* Begin ENTRIES *

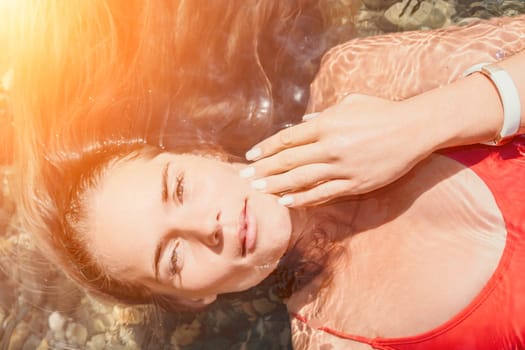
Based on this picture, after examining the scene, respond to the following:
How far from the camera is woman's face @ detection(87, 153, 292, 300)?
1.32 meters

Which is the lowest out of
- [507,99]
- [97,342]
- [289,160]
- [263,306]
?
[97,342]

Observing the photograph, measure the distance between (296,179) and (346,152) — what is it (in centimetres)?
13

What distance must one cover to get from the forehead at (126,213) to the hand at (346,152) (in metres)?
0.24

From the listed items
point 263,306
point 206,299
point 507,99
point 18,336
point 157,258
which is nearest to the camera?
point 507,99

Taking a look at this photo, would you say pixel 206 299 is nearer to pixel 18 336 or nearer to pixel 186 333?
pixel 186 333

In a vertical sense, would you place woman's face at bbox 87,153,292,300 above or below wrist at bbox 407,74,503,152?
Answer: below

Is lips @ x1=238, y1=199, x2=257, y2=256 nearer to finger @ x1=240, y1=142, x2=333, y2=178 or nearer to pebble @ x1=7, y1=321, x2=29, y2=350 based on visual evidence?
finger @ x1=240, y1=142, x2=333, y2=178

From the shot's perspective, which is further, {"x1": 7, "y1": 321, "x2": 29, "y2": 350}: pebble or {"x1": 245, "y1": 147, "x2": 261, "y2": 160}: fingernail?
{"x1": 7, "y1": 321, "x2": 29, "y2": 350}: pebble

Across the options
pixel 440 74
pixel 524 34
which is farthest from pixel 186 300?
pixel 524 34

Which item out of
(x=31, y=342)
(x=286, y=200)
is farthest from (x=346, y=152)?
(x=31, y=342)

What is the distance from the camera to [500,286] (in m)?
1.30

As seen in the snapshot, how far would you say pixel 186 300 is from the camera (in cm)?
159

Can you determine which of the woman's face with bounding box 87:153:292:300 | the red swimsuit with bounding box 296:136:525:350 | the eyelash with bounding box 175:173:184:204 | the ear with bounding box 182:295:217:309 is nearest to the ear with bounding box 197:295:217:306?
the ear with bounding box 182:295:217:309

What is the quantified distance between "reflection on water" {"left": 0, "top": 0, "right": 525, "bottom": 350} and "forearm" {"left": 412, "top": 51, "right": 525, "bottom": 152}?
774mm
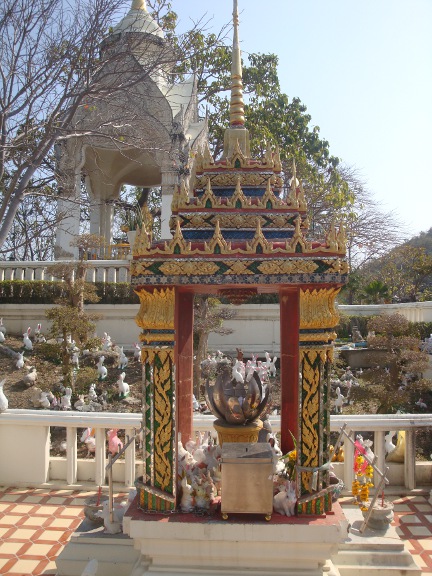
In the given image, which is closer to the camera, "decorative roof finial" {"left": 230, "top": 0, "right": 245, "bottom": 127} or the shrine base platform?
the shrine base platform

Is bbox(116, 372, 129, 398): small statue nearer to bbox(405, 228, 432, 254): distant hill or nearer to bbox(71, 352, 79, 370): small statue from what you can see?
bbox(71, 352, 79, 370): small statue

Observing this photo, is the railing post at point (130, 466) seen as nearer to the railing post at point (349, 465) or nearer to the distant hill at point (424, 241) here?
the railing post at point (349, 465)

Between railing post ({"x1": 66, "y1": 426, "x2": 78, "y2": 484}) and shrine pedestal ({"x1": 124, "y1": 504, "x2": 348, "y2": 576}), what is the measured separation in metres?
2.53

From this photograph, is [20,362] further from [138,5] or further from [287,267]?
Result: [138,5]

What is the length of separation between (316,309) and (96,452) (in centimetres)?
365

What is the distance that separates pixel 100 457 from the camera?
641 cm

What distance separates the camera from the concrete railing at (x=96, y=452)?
6.30 metres

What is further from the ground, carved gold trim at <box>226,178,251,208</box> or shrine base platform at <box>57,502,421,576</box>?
carved gold trim at <box>226,178,251,208</box>

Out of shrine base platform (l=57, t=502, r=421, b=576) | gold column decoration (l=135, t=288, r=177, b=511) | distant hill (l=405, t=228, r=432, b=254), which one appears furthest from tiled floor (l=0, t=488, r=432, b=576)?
distant hill (l=405, t=228, r=432, b=254)

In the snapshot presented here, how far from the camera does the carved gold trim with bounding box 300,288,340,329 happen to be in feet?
13.9

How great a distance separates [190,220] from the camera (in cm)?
471

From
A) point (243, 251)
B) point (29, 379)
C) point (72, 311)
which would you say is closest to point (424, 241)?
point (72, 311)

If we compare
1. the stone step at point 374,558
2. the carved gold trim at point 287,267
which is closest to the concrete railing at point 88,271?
the carved gold trim at point 287,267

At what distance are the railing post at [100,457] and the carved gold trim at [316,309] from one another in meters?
3.37
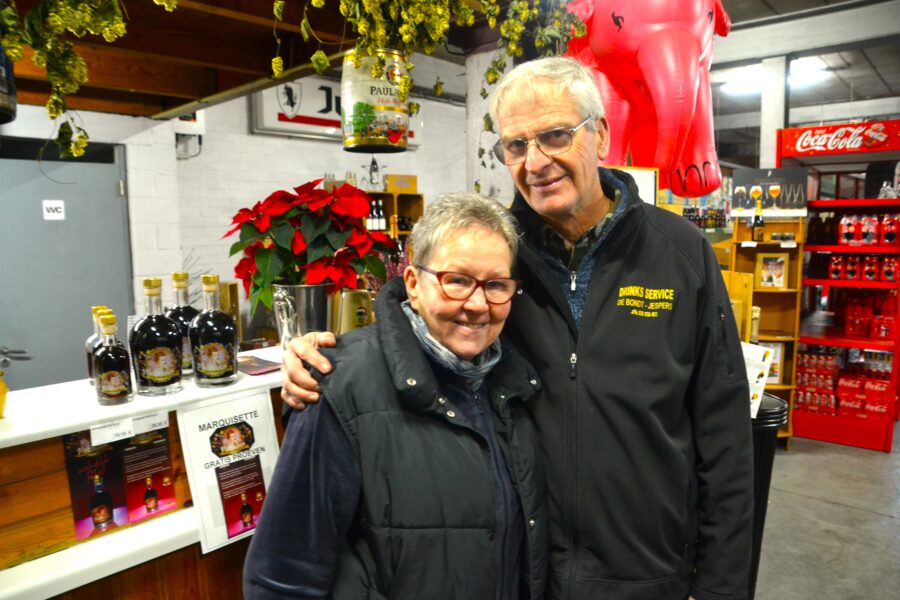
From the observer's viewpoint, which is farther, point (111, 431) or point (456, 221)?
point (111, 431)

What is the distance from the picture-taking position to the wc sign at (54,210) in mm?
4078

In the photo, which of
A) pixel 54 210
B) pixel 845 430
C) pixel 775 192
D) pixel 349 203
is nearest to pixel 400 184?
pixel 54 210

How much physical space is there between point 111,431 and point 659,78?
2431mm

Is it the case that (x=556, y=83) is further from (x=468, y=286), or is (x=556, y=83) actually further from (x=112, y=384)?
(x=112, y=384)

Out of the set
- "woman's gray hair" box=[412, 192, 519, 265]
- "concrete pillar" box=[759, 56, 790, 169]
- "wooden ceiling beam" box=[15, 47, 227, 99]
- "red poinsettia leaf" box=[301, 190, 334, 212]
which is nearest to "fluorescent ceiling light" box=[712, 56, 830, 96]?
"concrete pillar" box=[759, 56, 790, 169]

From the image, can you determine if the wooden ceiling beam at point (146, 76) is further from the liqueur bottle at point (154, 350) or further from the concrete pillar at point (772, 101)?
the concrete pillar at point (772, 101)

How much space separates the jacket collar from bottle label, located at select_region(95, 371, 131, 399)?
73cm

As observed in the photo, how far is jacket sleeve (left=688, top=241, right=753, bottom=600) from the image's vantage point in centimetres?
137

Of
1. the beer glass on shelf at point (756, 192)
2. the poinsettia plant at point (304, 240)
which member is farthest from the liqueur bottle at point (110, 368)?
the beer glass on shelf at point (756, 192)

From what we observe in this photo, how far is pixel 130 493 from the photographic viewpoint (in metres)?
1.52

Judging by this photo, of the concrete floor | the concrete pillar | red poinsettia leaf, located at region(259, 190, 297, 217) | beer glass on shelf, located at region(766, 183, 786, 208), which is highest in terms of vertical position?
the concrete pillar

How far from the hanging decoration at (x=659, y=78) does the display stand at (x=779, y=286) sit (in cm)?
243

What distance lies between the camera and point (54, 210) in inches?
162

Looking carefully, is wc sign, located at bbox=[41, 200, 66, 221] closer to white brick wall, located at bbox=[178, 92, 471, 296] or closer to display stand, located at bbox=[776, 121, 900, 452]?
white brick wall, located at bbox=[178, 92, 471, 296]
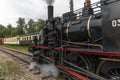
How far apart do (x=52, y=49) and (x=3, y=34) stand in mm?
122786

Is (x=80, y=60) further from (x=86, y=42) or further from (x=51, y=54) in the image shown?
(x=51, y=54)

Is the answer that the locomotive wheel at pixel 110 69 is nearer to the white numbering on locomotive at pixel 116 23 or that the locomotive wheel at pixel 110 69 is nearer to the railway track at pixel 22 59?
the white numbering on locomotive at pixel 116 23

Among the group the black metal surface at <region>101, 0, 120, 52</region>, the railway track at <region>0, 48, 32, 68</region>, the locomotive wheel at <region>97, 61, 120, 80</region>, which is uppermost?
the black metal surface at <region>101, 0, 120, 52</region>

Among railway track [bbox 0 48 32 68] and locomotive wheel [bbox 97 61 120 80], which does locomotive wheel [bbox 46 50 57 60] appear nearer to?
railway track [bbox 0 48 32 68]

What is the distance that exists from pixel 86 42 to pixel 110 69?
73.6 inches

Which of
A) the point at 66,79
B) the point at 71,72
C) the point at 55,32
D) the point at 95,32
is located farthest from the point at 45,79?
the point at 95,32

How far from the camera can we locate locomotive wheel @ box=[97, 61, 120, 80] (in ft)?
17.8

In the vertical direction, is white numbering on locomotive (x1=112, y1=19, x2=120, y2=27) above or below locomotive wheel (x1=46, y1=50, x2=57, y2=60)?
above

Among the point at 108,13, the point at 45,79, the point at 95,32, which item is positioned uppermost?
the point at 108,13

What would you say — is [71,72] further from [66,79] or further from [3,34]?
[3,34]

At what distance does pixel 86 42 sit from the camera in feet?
24.0

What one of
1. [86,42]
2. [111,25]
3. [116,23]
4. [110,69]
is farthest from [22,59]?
[116,23]

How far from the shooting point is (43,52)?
35.5 ft

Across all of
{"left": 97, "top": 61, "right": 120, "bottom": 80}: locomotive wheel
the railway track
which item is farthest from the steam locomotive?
the railway track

* End ENTRIES *

*TASK DETAILS:*
Transcribe word for word the lines from the one holding "How far apart" to the last line of the listing above, inclusive.

*EXERCISE RESPONSE:*
How far apart do (x=52, y=49) and (x=3, y=34) stand in mm?
122786

Is (x=80, y=60) further from (x=86, y=42) or further from (x=51, y=54) in the image shown?
(x=51, y=54)

Is the answer that the locomotive wheel at pixel 110 69 is nearer to the white numbering on locomotive at pixel 116 23 or that the locomotive wheel at pixel 110 69 is nearer to the railway track at pixel 22 59?
the white numbering on locomotive at pixel 116 23

Among the group the black metal surface at <region>101, 0, 120, 52</region>, the railway track at <region>0, 48, 32, 68</region>, the locomotive wheel at <region>97, 61, 120, 80</region>, which is uppermost?
the black metal surface at <region>101, 0, 120, 52</region>

Among railway track [bbox 0 48 32 68] and locomotive wheel [bbox 97 61 120 80], which does locomotive wheel [bbox 46 50 57 60] appear nearer to?
railway track [bbox 0 48 32 68]

What is the distance that exists from pixel 86 42 to pixel 110 69?
73.6 inches

Which of
A) the point at 66,79
B) the point at 71,72
C) the point at 55,32
D) the point at 95,32
is located farthest from the point at 45,79?
the point at 95,32

How far from the camera can we locate locomotive wheel @ box=[97, 61, 120, 80] (in ft)?
17.8

In the vertical direction, is white numbering on locomotive (x1=112, y1=19, x2=120, y2=27) above or below locomotive wheel (x1=46, y1=50, x2=57, y2=60)?
above

Among the point at 108,13, the point at 45,79, the point at 95,32, which item is positioned uppermost?
the point at 108,13

What would you say — is [71,72] further from [66,79] or further from [3,34]?
[3,34]

At what distance does pixel 86 42 sit from the camera in feet?
24.0

What one of
1. [86,42]
2. [111,25]
3. [116,23]
4. [110,69]
is farthest from [22,59]?
[116,23]

How far from the shooting point is (43,52)?
35.5 ft

Across all of
{"left": 97, "top": 61, "right": 120, "bottom": 80}: locomotive wheel
the railway track
which item is farthest from the steam locomotive?
the railway track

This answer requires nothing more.